# End grain pot call blanks?



## sprucegum (Jun 25, 2013)

I am not a call maker but I love cutting blanks for you guys. I have been toying with the idea of trying to saw one or more 4 X 4 cants from some real soft spalty stuff that needs stabilization than process it into end grain blanks. Seems like it would make some really nice looking calls. Has anyone done it?


----------



## FloridaQuacker Game Calls (Jun 25, 2013)

sprucegum said:


> I am not a call maker but I love cutting blanks for you guys. I have been toying with the idea of trying to saw one or more 4 X 4 cants from some real soft spalty stuff that needs stabilization than process it into end grain blanks. Seems like it would make some really nice looking calls. Has anyone done it?



I'm game...


----------



## myingling (Jun 28, 2013)

Ive made a few makes for some good lookin calls 

http://i624.Rule #2/albums/tt322/RILEYYYY4/DSCF2533.jpg

http://i624.Rule #2/albums/tt322/RILEYYYY4/DSCF2535.jpg


----------



## sprucegum (Jun 28, 2013)

myingling said:


> Ive made a few makes for some good lookin calls
> 
> http://i624.Rule #2/albums/tt322/RILEYYYY4/DSCF2533.jpg
> 
> http://i624.Rule #2/albums/tt322/RILEYYYY4/DSCF2535.jpg


That is a nice looking call. At least I know it can be done so I think I will go ahead and make some blanks next time I am into some likely looking wood. My thoughts are that the softer stuff that will really drink up some stabilizer will work the best. Is that a safe assumption? Thanks Dave


----------

> [Saved entries]
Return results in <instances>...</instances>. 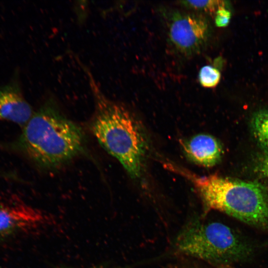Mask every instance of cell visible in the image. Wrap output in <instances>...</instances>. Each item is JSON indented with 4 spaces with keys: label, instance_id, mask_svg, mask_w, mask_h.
Masks as SVG:
<instances>
[{
    "label": "cell",
    "instance_id": "obj_2",
    "mask_svg": "<svg viewBox=\"0 0 268 268\" xmlns=\"http://www.w3.org/2000/svg\"><path fill=\"white\" fill-rule=\"evenodd\" d=\"M86 73L94 103L90 129L101 146L122 165L134 179L140 177L147 148L145 132L135 115L124 105L102 92L92 74Z\"/></svg>",
    "mask_w": 268,
    "mask_h": 268
},
{
    "label": "cell",
    "instance_id": "obj_10",
    "mask_svg": "<svg viewBox=\"0 0 268 268\" xmlns=\"http://www.w3.org/2000/svg\"><path fill=\"white\" fill-rule=\"evenodd\" d=\"M221 78L220 71L212 66L207 65L202 67L199 73L201 84L205 88H213L217 85Z\"/></svg>",
    "mask_w": 268,
    "mask_h": 268
},
{
    "label": "cell",
    "instance_id": "obj_8",
    "mask_svg": "<svg viewBox=\"0 0 268 268\" xmlns=\"http://www.w3.org/2000/svg\"><path fill=\"white\" fill-rule=\"evenodd\" d=\"M185 154L194 163L212 167L219 162L223 154L222 146L214 136L204 134L193 136L182 142Z\"/></svg>",
    "mask_w": 268,
    "mask_h": 268
},
{
    "label": "cell",
    "instance_id": "obj_5",
    "mask_svg": "<svg viewBox=\"0 0 268 268\" xmlns=\"http://www.w3.org/2000/svg\"><path fill=\"white\" fill-rule=\"evenodd\" d=\"M210 36V27L206 18L193 13L175 12L169 26V39L182 53L191 55L204 48Z\"/></svg>",
    "mask_w": 268,
    "mask_h": 268
},
{
    "label": "cell",
    "instance_id": "obj_6",
    "mask_svg": "<svg viewBox=\"0 0 268 268\" xmlns=\"http://www.w3.org/2000/svg\"><path fill=\"white\" fill-rule=\"evenodd\" d=\"M45 218L41 211L23 202H0V239L37 228Z\"/></svg>",
    "mask_w": 268,
    "mask_h": 268
},
{
    "label": "cell",
    "instance_id": "obj_4",
    "mask_svg": "<svg viewBox=\"0 0 268 268\" xmlns=\"http://www.w3.org/2000/svg\"><path fill=\"white\" fill-rule=\"evenodd\" d=\"M175 246L184 254L217 266L244 261L253 252L249 244L227 225L197 217L182 228Z\"/></svg>",
    "mask_w": 268,
    "mask_h": 268
},
{
    "label": "cell",
    "instance_id": "obj_1",
    "mask_svg": "<svg viewBox=\"0 0 268 268\" xmlns=\"http://www.w3.org/2000/svg\"><path fill=\"white\" fill-rule=\"evenodd\" d=\"M84 145L81 128L64 115L50 96L34 112L20 134L0 146L22 155L39 167L52 169L77 156Z\"/></svg>",
    "mask_w": 268,
    "mask_h": 268
},
{
    "label": "cell",
    "instance_id": "obj_9",
    "mask_svg": "<svg viewBox=\"0 0 268 268\" xmlns=\"http://www.w3.org/2000/svg\"><path fill=\"white\" fill-rule=\"evenodd\" d=\"M253 135L260 145L268 151V110L257 112L252 120Z\"/></svg>",
    "mask_w": 268,
    "mask_h": 268
},
{
    "label": "cell",
    "instance_id": "obj_7",
    "mask_svg": "<svg viewBox=\"0 0 268 268\" xmlns=\"http://www.w3.org/2000/svg\"><path fill=\"white\" fill-rule=\"evenodd\" d=\"M32 108L24 97L17 80L0 87V120L23 127L32 117Z\"/></svg>",
    "mask_w": 268,
    "mask_h": 268
},
{
    "label": "cell",
    "instance_id": "obj_13",
    "mask_svg": "<svg viewBox=\"0 0 268 268\" xmlns=\"http://www.w3.org/2000/svg\"><path fill=\"white\" fill-rule=\"evenodd\" d=\"M257 170L263 176L268 178V151H265L259 159Z\"/></svg>",
    "mask_w": 268,
    "mask_h": 268
},
{
    "label": "cell",
    "instance_id": "obj_14",
    "mask_svg": "<svg viewBox=\"0 0 268 268\" xmlns=\"http://www.w3.org/2000/svg\"><path fill=\"white\" fill-rule=\"evenodd\" d=\"M57 268H75L68 267V266H58ZM88 268H108L106 267L105 266L100 265V266H94V267Z\"/></svg>",
    "mask_w": 268,
    "mask_h": 268
},
{
    "label": "cell",
    "instance_id": "obj_12",
    "mask_svg": "<svg viewBox=\"0 0 268 268\" xmlns=\"http://www.w3.org/2000/svg\"><path fill=\"white\" fill-rule=\"evenodd\" d=\"M230 12L225 6L219 7L214 15L215 25L219 27H224L229 23L231 18Z\"/></svg>",
    "mask_w": 268,
    "mask_h": 268
},
{
    "label": "cell",
    "instance_id": "obj_11",
    "mask_svg": "<svg viewBox=\"0 0 268 268\" xmlns=\"http://www.w3.org/2000/svg\"><path fill=\"white\" fill-rule=\"evenodd\" d=\"M186 6L196 10L204 11L215 15L218 9L225 6V1L222 0H187L182 1Z\"/></svg>",
    "mask_w": 268,
    "mask_h": 268
},
{
    "label": "cell",
    "instance_id": "obj_3",
    "mask_svg": "<svg viewBox=\"0 0 268 268\" xmlns=\"http://www.w3.org/2000/svg\"><path fill=\"white\" fill-rule=\"evenodd\" d=\"M179 171L192 182L205 211L218 210L268 231V188L263 184Z\"/></svg>",
    "mask_w": 268,
    "mask_h": 268
}]
</instances>
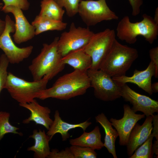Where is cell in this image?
Masks as SVG:
<instances>
[{
  "label": "cell",
  "instance_id": "cell-1",
  "mask_svg": "<svg viewBox=\"0 0 158 158\" xmlns=\"http://www.w3.org/2000/svg\"><path fill=\"white\" fill-rule=\"evenodd\" d=\"M90 87L87 71L74 70L59 78L51 87L40 92L36 98L42 100L49 98L68 100L84 95Z\"/></svg>",
  "mask_w": 158,
  "mask_h": 158
},
{
  "label": "cell",
  "instance_id": "cell-2",
  "mask_svg": "<svg viewBox=\"0 0 158 158\" xmlns=\"http://www.w3.org/2000/svg\"><path fill=\"white\" fill-rule=\"evenodd\" d=\"M59 39L56 37L50 44H43L40 52L29 66L33 81H39L44 76L49 80L63 69L65 65L58 49Z\"/></svg>",
  "mask_w": 158,
  "mask_h": 158
},
{
  "label": "cell",
  "instance_id": "cell-3",
  "mask_svg": "<svg viewBox=\"0 0 158 158\" xmlns=\"http://www.w3.org/2000/svg\"><path fill=\"white\" fill-rule=\"evenodd\" d=\"M143 19L140 22L132 23L127 16L119 22L116 29V35L120 40L129 44L135 43L138 36H143L150 44H153L158 35V25L153 18L146 14H143Z\"/></svg>",
  "mask_w": 158,
  "mask_h": 158
},
{
  "label": "cell",
  "instance_id": "cell-4",
  "mask_svg": "<svg viewBox=\"0 0 158 158\" xmlns=\"http://www.w3.org/2000/svg\"><path fill=\"white\" fill-rule=\"evenodd\" d=\"M138 56L136 49L122 44L116 39L99 69L112 78L124 75Z\"/></svg>",
  "mask_w": 158,
  "mask_h": 158
},
{
  "label": "cell",
  "instance_id": "cell-5",
  "mask_svg": "<svg viewBox=\"0 0 158 158\" xmlns=\"http://www.w3.org/2000/svg\"><path fill=\"white\" fill-rule=\"evenodd\" d=\"M49 80L44 76L39 81L29 82L9 72L4 89L19 104L30 103L37 98L40 92L46 89Z\"/></svg>",
  "mask_w": 158,
  "mask_h": 158
},
{
  "label": "cell",
  "instance_id": "cell-6",
  "mask_svg": "<svg viewBox=\"0 0 158 158\" xmlns=\"http://www.w3.org/2000/svg\"><path fill=\"white\" fill-rule=\"evenodd\" d=\"M114 30L107 28L94 33L88 44L83 48L91 58L92 64L90 69H99L102 63L110 51L116 39Z\"/></svg>",
  "mask_w": 158,
  "mask_h": 158
},
{
  "label": "cell",
  "instance_id": "cell-7",
  "mask_svg": "<svg viewBox=\"0 0 158 158\" xmlns=\"http://www.w3.org/2000/svg\"><path fill=\"white\" fill-rule=\"evenodd\" d=\"M78 13L88 27L94 26L103 21L117 20L119 18L108 7L106 0H81Z\"/></svg>",
  "mask_w": 158,
  "mask_h": 158
},
{
  "label": "cell",
  "instance_id": "cell-8",
  "mask_svg": "<svg viewBox=\"0 0 158 158\" xmlns=\"http://www.w3.org/2000/svg\"><path fill=\"white\" fill-rule=\"evenodd\" d=\"M90 87L94 89L97 98L104 101H113L121 97V87L112 77L101 69L87 71Z\"/></svg>",
  "mask_w": 158,
  "mask_h": 158
},
{
  "label": "cell",
  "instance_id": "cell-9",
  "mask_svg": "<svg viewBox=\"0 0 158 158\" xmlns=\"http://www.w3.org/2000/svg\"><path fill=\"white\" fill-rule=\"evenodd\" d=\"M94 33L89 28L76 27L71 23L69 30L61 35L58 42V51L62 57L69 52L83 48L89 42Z\"/></svg>",
  "mask_w": 158,
  "mask_h": 158
},
{
  "label": "cell",
  "instance_id": "cell-10",
  "mask_svg": "<svg viewBox=\"0 0 158 158\" xmlns=\"http://www.w3.org/2000/svg\"><path fill=\"white\" fill-rule=\"evenodd\" d=\"M5 21V28L0 35V48L4 52L9 63L18 64L30 56L33 47L31 45L23 48L17 46L10 35L11 33L15 32V22L8 15L6 16Z\"/></svg>",
  "mask_w": 158,
  "mask_h": 158
},
{
  "label": "cell",
  "instance_id": "cell-11",
  "mask_svg": "<svg viewBox=\"0 0 158 158\" xmlns=\"http://www.w3.org/2000/svg\"><path fill=\"white\" fill-rule=\"evenodd\" d=\"M121 96L132 105L131 108L135 113L141 111L148 116L158 112V101L136 92L126 84L121 86Z\"/></svg>",
  "mask_w": 158,
  "mask_h": 158
},
{
  "label": "cell",
  "instance_id": "cell-12",
  "mask_svg": "<svg viewBox=\"0 0 158 158\" xmlns=\"http://www.w3.org/2000/svg\"><path fill=\"white\" fill-rule=\"evenodd\" d=\"M1 10L6 13H12L14 17L15 31L13 37L16 43L20 44L34 37L35 35V28L28 21L22 10L13 6H3Z\"/></svg>",
  "mask_w": 158,
  "mask_h": 158
},
{
  "label": "cell",
  "instance_id": "cell-13",
  "mask_svg": "<svg viewBox=\"0 0 158 158\" xmlns=\"http://www.w3.org/2000/svg\"><path fill=\"white\" fill-rule=\"evenodd\" d=\"M124 113L123 117L119 119L111 118L110 121L116 130L119 137V144L126 146L130 134L136 123L145 118L144 114H136L127 104L123 106Z\"/></svg>",
  "mask_w": 158,
  "mask_h": 158
},
{
  "label": "cell",
  "instance_id": "cell-14",
  "mask_svg": "<svg viewBox=\"0 0 158 158\" xmlns=\"http://www.w3.org/2000/svg\"><path fill=\"white\" fill-rule=\"evenodd\" d=\"M155 68L153 62L151 61L147 68L143 71L135 69L132 76L128 77L125 75L112 77V79L119 86L129 83L137 85L150 95L152 94L151 89L152 78L154 76Z\"/></svg>",
  "mask_w": 158,
  "mask_h": 158
},
{
  "label": "cell",
  "instance_id": "cell-15",
  "mask_svg": "<svg viewBox=\"0 0 158 158\" xmlns=\"http://www.w3.org/2000/svg\"><path fill=\"white\" fill-rule=\"evenodd\" d=\"M153 116H146L144 123L140 125L137 123L133 128L126 146L128 156H130L135 150L149 137L153 129Z\"/></svg>",
  "mask_w": 158,
  "mask_h": 158
},
{
  "label": "cell",
  "instance_id": "cell-16",
  "mask_svg": "<svg viewBox=\"0 0 158 158\" xmlns=\"http://www.w3.org/2000/svg\"><path fill=\"white\" fill-rule=\"evenodd\" d=\"M19 105L31 113L28 118L23 120V123L28 124L33 121L36 124L42 125L47 130L49 129L53 121L50 117L51 111L49 108L40 105L35 99L30 103L19 104Z\"/></svg>",
  "mask_w": 158,
  "mask_h": 158
},
{
  "label": "cell",
  "instance_id": "cell-17",
  "mask_svg": "<svg viewBox=\"0 0 158 158\" xmlns=\"http://www.w3.org/2000/svg\"><path fill=\"white\" fill-rule=\"evenodd\" d=\"M54 116V120L46 133L49 137L50 141L55 134L59 133L61 135L62 140L66 141L70 137L68 131L70 130L80 128L85 131L92 124V123L88 120L78 124L66 122L62 119L58 110L55 111Z\"/></svg>",
  "mask_w": 158,
  "mask_h": 158
},
{
  "label": "cell",
  "instance_id": "cell-18",
  "mask_svg": "<svg viewBox=\"0 0 158 158\" xmlns=\"http://www.w3.org/2000/svg\"><path fill=\"white\" fill-rule=\"evenodd\" d=\"M61 61L63 63L69 65L74 70L85 71L90 69L92 64L91 58L83 48L71 51L63 57Z\"/></svg>",
  "mask_w": 158,
  "mask_h": 158
},
{
  "label": "cell",
  "instance_id": "cell-19",
  "mask_svg": "<svg viewBox=\"0 0 158 158\" xmlns=\"http://www.w3.org/2000/svg\"><path fill=\"white\" fill-rule=\"evenodd\" d=\"M95 119L96 122L99 123L104 130V147L107 148L114 158H117L115 143L116 139L118 136V132L115 129L113 128L111 123L103 113H102L96 116Z\"/></svg>",
  "mask_w": 158,
  "mask_h": 158
},
{
  "label": "cell",
  "instance_id": "cell-20",
  "mask_svg": "<svg viewBox=\"0 0 158 158\" xmlns=\"http://www.w3.org/2000/svg\"><path fill=\"white\" fill-rule=\"evenodd\" d=\"M69 144L71 145L90 147L94 150H100L104 147L101 141V135L98 126L89 132L84 131L79 137L69 140Z\"/></svg>",
  "mask_w": 158,
  "mask_h": 158
},
{
  "label": "cell",
  "instance_id": "cell-21",
  "mask_svg": "<svg viewBox=\"0 0 158 158\" xmlns=\"http://www.w3.org/2000/svg\"><path fill=\"white\" fill-rule=\"evenodd\" d=\"M29 137L34 140L35 144L28 147L27 150L34 152V157L35 158H47L50 152L49 144L50 140L44 130L42 131L40 129L38 131L35 129L33 131L32 134Z\"/></svg>",
  "mask_w": 158,
  "mask_h": 158
},
{
  "label": "cell",
  "instance_id": "cell-22",
  "mask_svg": "<svg viewBox=\"0 0 158 158\" xmlns=\"http://www.w3.org/2000/svg\"><path fill=\"white\" fill-rule=\"evenodd\" d=\"M31 24L35 28V35L48 31H62L66 28L67 25L63 21L54 20L39 15Z\"/></svg>",
  "mask_w": 158,
  "mask_h": 158
},
{
  "label": "cell",
  "instance_id": "cell-23",
  "mask_svg": "<svg viewBox=\"0 0 158 158\" xmlns=\"http://www.w3.org/2000/svg\"><path fill=\"white\" fill-rule=\"evenodd\" d=\"M39 15L52 19L63 21L65 10L54 0H42Z\"/></svg>",
  "mask_w": 158,
  "mask_h": 158
},
{
  "label": "cell",
  "instance_id": "cell-24",
  "mask_svg": "<svg viewBox=\"0 0 158 158\" xmlns=\"http://www.w3.org/2000/svg\"><path fill=\"white\" fill-rule=\"evenodd\" d=\"M10 114L5 111H0V141L4 135L7 133H12L23 135V133L17 130L19 128L12 126L9 123Z\"/></svg>",
  "mask_w": 158,
  "mask_h": 158
},
{
  "label": "cell",
  "instance_id": "cell-25",
  "mask_svg": "<svg viewBox=\"0 0 158 158\" xmlns=\"http://www.w3.org/2000/svg\"><path fill=\"white\" fill-rule=\"evenodd\" d=\"M154 136L151 133L148 138L135 151L129 158H152L154 154L152 148Z\"/></svg>",
  "mask_w": 158,
  "mask_h": 158
},
{
  "label": "cell",
  "instance_id": "cell-26",
  "mask_svg": "<svg viewBox=\"0 0 158 158\" xmlns=\"http://www.w3.org/2000/svg\"><path fill=\"white\" fill-rule=\"evenodd\" d=\"M74 158H96L95 150L89 147L71 145L70 147Z\"/></svg>",
  "mask_w": 158,
  "mask_h": 158
},
{
  "label": "cell",
  "instance_id": "cell-27",
  "mask_svg": "<svg viewBox=\"0 0 158 158\" xmlns=\"http://www.w3.org/2000/svg\"><path fill=\"white\" fill-rule=\"evenodd\" d=\"M81 0H54L61 8L65 9L67 15L69 17L74 16L78 13V7Z\"/></svg>",
  "mask_w": 158,
  "mask_h": 158
},
{
  "label": "cell",
  "instance_id": "cell-28",
  "mask_svg": "<svg viewBox=\"0 0 158 158\" xmlns=\"http://www.w3.org/2000/svg\"><path fill=\"white\" fill-rule=\"evenodd\" d=\"M9 63L6 55L2 54L0 57V94L4 89L8 74L7 69Z\"/></svg>",
  "mask_w": 158,
  "mask_h": 158
},
{
  "label": "cell",
  "instance_id": "cell-29",
  "mask_svg": "<svg viewBox=\"0 0 158 158\" xmlns=\"http://www.w3.org/2000/svg\"><path fill=\"white\" fill-rule=\"evenodd\" d=\"M47 158H74V157L70 148L66 147L60 151L56 149H52Z\"/></svg>",
  "mask_w": 158,
  "mask_h": 158
},
{
  "label": "cell",
  "instance_id": "cell-30",
  "mask_svg": "<svg viewBox=\"0 0 158 158\" xmlns=\"http://www.w3.org/2000/svg\"><path fill=\"white\" fill-rule=\"evenodd\" d=\"M4 6H13L18 7L23 11L27 10L30 4L28 0H2Z\"/></svg>",
  "mask_w": 158,
  "mask_h": 158
},
{
  "label": "cell",
  "instance_id": "cell-31",
  "mask_svg": "<svg viewBox=\"0 0 158 158\" xmlns=\"http://www.w3.org/2000/svg\"><path fill=\"white\" fill-rule=\"evenodd\" d=\"M150 58L154 66L155 73L154 77H158V47H156L150 49L149 51Z\"/></svg>",
  "mask_w": 158,
  "mask_h": 158
},
{
  "label": "cell",
  "instance_id": "cell-32",
  "mask_svg": "<svg viewBox=\"0 0 158 158\" xmlns=\"http://www.w3.org/2000/svg\"><path fill=\"white\" fill-rule=\"evenodd\" d=\"M132 9V15L136 16L140 11V8L143 4L142 0H128Z\"/></svg>",
  "mask_w": 158,
  "mask_h": 158
},
{
  "label": "cell",
  "instance_id": "cell-33",
  "mask_svg": "<svg viewBox=\"0 0 158 158\" xmlns=\"http://www.w3.org/2000/svg\"><path fill=\"white\" fill-rule=\"evenodd\" d=\"M152 116L153 127L152 133L154 137L155 138L156 140L158 141V115H154Z\"/></svg>",
  "mask_w": 158,
  "mask_h": 158
},
{
  "label": "cell",
  "instance_id": "cell-34",
  "mask_svg": "<svg viewBox=\"0 0 158 158\" xmlns=\"http://www.w3.org/2000/svg\"><path fill=\"white\" fill-rule=\"evenodd\" d=\"M152 148L154 153L156 155L157 158L158 157V141L155 140L153 144H152Z\"/></svg>",
  "mask_w": 158,
  "mask_h": 158
},
{
  "label": "cell",
  "instance_id": "cell-35",
  "mask_svg": "<svg viewBox=\"0 0 158 158\" xmlns=\"http://www.w3.org/2000/svg\"><path fill=\"white\" fill-rule=\"evenodd\" d=\"M6 26V23L0 19V35H1L4 31Z\"/></svg>",
  "mask_w": 158,
  "mask_h": 158
},
{
  "label": "cell",
  "instance_id": "cell-36",
  "mask_svg": "<svg viewBox=\"0 0 158 158\" xmlns=\"http://www.w3.org/2000/svg\"><path fill=\"white\" fill-rule=\"evenodd\" d=\"M151 89L153 92L157 93L158 92V82H156L152 84L151 85Z\"/></svg>",
  "mask_w": 158,
  "mask_h": 158
},
{
  "label": "cell",
  "instance_id": "cell-37",
  "mask_svg": "<svg viewBox=\"0 0 158 158\" xmlns=\"http://www.w3.org/2000/svg\"><path fill=\"white\" fill-rule=\"evenodd\" d=\"M153 20L158 25V8L157 7L155 11L154 16L153 18Z\"/></svg>",
  "mask_w": 158,
  "mask_h": 158
},
{
  "label": "cell",
  "instance_id": "cell-38",
  "mask_svg": "<svg viewBox=\"0 0 158 158\" xmlns=\"http://www.w3.org/2000/svg\"><path fill=\"white\" fill-rule=\"evenodd\" d=\"M3 6V4L1 3L0 2V10L1 9Z\"/></svg>",
  "mask_w": 158,
  "mask_h": 158
}]
</instances>
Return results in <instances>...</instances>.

> [Work to be completed]
Repeat word for word the part of the pot call blank thread above between "## myingling (Jun" and "sprucegum (Jun 28, 2013)", inclusive.

> [Written answer]
## myingling (Jun 28, 2013)

Ive made a few makes for some good lookin calls 

http://i624.Rule #2/albums/tt322/RILEYYYY4/DSCF2533.jpg

http://i624.Rule #2/albums/tt322/RILEYYYY4/DSCF2535.jpg


----------



## sprucegum (Jun 28, 2013)